Opinião

O jogo do Tigrinho e o fim do Estado

22 de maio de 2025

Foto: Reprodução

Pedro Rousseff

O Brasil sempre teve um talento singular para transformar tragédia em espetáculo. Agora, a mais nova cena desse drama popular atende pelo nome de “jogo do tigrinho” — ou, como preferem os patrocinadores das promessas fáceis, “cassino online”. A moda parece inofensiva, até divertida. Mas, por trás das luzes piscando e das roletas virtuais, o que se esconde é um sistema perverso, que drena bilhões de reais do bolso do povo e os envia, sem escalas, para paraísos fiscais. Literalmente.

Segundo estimativas divulgadas pelo Banco Central em abril de 2025, os brasileiros apostam cerca de R$ 30 bilhões por mês em plataformas de apostas — o que soma mais de R$ 360 bilhões por ano, valor equivalente a quase três vezes o orçamento anual da saúde pública no país. Grande parte desse dinheiro é remetida ao exterior, para empresas sediadas em paraísos fiscais e sem qualquer vínculo com o desenvolvimento nacional. O jogo do tigrinho, símbolo máximo dessa engrenagem, resume o espírito da coisa: lucro privado sem responsabilidade social, vício induzido sob aparência de liberdade individual e uma lógica de mercado que deixa a população entregue à própria sorte — ou melhor, ao próprio azar.

Trata-se de um espelho cruel do projeto neoliberal em ação. Enquanto se desmonta o Estado, se precarizam serviços públicos e se desmoraliza qualquer ideia de política distributiva, estimula-se o consumo rápido, o ganho ilusório, o fetiche da riqueza instantânea. O povo, sem alternativa, é empurrado para a fantasia da aposta — como se fosse possível vencer um sistema feito para fazê-lo perder.

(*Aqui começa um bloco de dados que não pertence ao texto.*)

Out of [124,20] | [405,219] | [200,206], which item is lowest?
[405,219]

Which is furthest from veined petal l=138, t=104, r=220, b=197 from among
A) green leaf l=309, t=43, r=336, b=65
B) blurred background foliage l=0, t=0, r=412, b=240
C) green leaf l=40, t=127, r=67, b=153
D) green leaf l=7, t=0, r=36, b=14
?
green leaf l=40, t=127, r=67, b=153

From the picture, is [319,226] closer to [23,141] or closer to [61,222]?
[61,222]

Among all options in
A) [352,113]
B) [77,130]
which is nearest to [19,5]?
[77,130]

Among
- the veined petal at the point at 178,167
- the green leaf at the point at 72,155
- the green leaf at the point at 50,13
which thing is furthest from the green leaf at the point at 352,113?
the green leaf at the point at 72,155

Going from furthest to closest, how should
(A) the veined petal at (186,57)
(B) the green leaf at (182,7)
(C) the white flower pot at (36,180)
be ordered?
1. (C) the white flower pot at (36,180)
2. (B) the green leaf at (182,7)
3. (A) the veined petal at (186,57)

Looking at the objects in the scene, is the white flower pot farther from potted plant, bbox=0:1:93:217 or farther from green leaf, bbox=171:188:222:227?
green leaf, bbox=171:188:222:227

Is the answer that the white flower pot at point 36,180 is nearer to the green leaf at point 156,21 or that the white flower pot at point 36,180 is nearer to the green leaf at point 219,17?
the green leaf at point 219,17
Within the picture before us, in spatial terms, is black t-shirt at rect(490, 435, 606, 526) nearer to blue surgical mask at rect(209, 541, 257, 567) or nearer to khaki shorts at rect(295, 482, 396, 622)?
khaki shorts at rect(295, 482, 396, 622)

Não se trata de moralismo. Trata-se de justiça social. É preciso reconhecer que os jogos de azar eletrônicos operam sob um modelo regressivo de transferência de renda, no qual os mais pobres — especialmente os jovens — perdem muito, enquanto um punhado de empresas, registradas fora do país, ganha tudo. E isso tudo sem regulamentação adequada, sem fiscalização efetiva e sem responsabilidade alguma sobre os danos sociais causados: endividamento, compulsão, depressão.

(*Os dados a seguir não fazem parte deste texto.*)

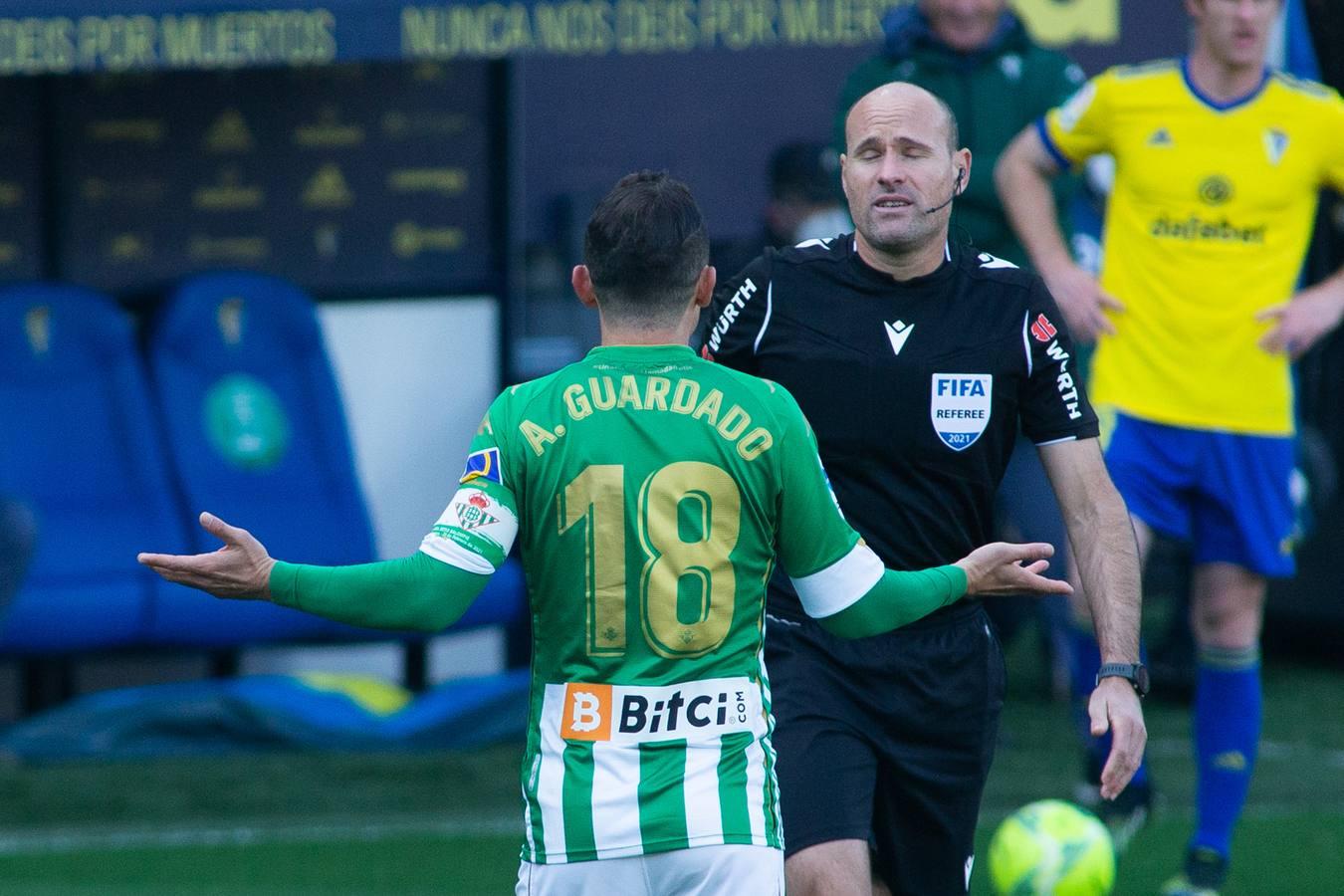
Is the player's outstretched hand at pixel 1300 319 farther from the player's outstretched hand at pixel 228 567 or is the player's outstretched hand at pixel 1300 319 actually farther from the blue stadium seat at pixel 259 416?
the blue stadium seat at pixel 259 416

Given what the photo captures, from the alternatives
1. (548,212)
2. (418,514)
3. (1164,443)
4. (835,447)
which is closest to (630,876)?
(835,447)

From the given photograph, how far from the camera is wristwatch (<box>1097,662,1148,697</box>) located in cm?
398

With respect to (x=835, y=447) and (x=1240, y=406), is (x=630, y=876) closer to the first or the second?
(x=835, y=447)

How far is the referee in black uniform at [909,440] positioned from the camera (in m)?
4.20

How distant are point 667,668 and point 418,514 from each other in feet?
19.0

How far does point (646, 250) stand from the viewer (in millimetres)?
3393

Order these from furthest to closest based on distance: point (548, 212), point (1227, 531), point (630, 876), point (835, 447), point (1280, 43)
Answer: point (548, 212) → point (1280, 43) → point (1227, 531) → point (835, 447) → point (630, 876)

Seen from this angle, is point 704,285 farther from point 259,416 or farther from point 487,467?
point 259,416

Combater esse modelo não é ser contra o entretenimento. É ser a favor de um país mais justo. Por isso, precisamos exigir regulação, taxação e controle público. Não podemos permitir que os algoritmos da ganância ditem os rumos da vida de milhões. Enquanto isso, o credo neoliberal seguirá dizendo que o “mercado se autorregula” — e o povo segue perdendo, sozinho, no tabuleiro de um cassino sem regras.

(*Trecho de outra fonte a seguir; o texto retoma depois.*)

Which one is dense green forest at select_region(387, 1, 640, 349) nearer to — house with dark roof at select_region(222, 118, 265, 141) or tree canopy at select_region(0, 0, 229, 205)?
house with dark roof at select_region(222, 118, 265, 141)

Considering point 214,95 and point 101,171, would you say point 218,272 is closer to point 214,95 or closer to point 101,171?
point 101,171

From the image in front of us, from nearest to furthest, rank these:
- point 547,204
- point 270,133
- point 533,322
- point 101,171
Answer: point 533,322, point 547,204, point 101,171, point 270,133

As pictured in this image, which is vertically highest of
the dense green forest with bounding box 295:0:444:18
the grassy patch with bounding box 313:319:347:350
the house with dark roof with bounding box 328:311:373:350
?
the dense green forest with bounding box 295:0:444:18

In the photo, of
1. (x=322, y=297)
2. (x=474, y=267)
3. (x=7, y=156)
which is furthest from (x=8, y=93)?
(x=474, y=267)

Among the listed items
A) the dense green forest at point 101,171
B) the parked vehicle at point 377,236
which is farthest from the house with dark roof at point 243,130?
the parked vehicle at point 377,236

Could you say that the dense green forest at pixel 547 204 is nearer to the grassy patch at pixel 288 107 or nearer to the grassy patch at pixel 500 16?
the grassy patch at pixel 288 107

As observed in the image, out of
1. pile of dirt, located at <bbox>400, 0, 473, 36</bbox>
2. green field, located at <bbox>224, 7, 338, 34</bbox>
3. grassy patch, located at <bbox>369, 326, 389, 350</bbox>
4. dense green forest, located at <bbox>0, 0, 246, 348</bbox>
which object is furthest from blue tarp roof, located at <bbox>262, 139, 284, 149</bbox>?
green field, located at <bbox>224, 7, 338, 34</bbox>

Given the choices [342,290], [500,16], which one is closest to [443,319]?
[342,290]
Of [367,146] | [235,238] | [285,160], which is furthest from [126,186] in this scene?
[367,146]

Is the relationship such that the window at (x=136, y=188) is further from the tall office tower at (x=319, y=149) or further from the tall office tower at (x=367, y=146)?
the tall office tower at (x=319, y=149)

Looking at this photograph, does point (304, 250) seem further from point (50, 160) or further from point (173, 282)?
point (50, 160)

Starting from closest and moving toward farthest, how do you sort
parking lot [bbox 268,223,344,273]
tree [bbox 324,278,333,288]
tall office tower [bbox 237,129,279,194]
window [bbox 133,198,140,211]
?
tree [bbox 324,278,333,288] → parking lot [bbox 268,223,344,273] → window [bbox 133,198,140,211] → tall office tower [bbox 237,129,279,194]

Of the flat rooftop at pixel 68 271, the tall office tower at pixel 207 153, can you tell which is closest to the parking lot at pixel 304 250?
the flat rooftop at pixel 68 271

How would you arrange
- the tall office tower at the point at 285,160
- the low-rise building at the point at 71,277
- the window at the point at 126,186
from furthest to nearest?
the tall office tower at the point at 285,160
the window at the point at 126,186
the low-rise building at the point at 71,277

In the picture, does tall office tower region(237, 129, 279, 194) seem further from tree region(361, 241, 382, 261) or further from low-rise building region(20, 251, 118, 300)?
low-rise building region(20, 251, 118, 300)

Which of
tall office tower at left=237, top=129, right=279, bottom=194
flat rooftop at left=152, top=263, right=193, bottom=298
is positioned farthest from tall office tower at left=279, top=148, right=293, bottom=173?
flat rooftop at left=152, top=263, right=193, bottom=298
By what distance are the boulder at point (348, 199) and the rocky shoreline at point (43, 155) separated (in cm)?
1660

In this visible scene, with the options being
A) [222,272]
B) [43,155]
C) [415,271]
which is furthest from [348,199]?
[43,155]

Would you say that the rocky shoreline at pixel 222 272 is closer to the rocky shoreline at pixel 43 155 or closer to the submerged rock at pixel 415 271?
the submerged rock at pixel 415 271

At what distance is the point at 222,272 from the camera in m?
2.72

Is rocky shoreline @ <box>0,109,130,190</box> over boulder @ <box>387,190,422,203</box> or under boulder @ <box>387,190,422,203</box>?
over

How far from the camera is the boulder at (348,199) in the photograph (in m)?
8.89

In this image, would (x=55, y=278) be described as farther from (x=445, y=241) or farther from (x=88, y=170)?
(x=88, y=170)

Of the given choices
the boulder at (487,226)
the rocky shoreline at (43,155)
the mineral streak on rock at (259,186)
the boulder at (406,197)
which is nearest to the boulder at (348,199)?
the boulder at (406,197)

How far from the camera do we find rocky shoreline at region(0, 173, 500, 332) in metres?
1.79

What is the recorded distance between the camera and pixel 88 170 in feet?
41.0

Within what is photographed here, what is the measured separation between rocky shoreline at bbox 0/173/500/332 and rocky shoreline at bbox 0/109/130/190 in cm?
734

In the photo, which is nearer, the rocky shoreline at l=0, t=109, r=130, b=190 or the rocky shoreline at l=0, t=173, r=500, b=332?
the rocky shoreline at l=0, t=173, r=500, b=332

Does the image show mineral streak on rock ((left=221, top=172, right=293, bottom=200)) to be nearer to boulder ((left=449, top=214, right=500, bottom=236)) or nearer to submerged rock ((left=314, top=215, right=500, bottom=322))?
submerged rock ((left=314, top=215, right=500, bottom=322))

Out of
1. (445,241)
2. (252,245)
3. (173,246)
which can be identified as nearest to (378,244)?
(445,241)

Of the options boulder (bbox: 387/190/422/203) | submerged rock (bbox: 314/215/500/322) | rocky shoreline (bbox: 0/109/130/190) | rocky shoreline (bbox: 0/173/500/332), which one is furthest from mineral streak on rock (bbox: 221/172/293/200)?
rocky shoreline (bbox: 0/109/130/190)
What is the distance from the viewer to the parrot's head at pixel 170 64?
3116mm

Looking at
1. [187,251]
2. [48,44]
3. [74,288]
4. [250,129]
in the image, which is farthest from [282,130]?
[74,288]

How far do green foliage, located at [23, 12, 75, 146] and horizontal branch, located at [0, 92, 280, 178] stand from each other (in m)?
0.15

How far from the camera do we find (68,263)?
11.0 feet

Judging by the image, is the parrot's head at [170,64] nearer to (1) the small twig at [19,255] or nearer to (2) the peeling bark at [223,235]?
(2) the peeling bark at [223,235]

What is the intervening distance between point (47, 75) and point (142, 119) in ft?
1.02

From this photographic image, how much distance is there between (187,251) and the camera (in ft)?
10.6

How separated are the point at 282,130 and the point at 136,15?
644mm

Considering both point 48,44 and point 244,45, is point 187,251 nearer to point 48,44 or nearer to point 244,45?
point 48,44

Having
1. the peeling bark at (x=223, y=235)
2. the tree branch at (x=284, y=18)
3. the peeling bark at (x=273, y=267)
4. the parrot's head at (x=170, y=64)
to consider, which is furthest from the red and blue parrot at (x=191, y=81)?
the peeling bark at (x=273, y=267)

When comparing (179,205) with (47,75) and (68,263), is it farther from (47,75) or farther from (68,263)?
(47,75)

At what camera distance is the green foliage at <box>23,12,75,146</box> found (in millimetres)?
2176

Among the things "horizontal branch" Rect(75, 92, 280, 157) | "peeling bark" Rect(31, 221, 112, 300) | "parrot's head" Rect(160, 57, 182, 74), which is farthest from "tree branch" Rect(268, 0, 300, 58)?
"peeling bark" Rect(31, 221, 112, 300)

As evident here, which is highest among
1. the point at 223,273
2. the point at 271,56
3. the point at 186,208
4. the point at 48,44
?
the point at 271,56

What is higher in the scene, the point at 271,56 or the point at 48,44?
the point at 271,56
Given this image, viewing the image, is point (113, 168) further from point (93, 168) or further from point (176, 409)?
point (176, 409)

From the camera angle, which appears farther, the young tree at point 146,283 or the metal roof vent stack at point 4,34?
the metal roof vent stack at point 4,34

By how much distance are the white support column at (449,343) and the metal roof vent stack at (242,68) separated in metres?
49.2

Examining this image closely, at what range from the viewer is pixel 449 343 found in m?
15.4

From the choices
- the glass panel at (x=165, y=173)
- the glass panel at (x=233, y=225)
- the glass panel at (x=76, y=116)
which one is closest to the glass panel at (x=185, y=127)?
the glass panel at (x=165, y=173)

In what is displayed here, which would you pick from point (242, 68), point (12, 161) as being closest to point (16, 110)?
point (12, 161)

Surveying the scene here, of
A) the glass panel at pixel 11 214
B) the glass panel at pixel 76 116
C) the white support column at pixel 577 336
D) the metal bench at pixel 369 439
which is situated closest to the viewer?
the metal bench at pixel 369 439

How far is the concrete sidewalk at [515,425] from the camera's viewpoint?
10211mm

A hora é de reação. Precisamos legislar, fiscalizar, educar e proteger. Não podemos aceitar que o Brasil continue sendo saqueado por dentro, em nome de uma liberdade de escolha que só existe para quem lucra com a ilusão dos outros. Afinal, quando tudo vira aposta, a democracia vira blefe.

 

Pedro Rousseff é vereador em Belo Horizonte. Foi Conselheiro Municipal da Juventude de Belo Horizonte e trabalhou na coordenação da campanha do presidente Lula em Minas Gerais, nas eleições de 2022.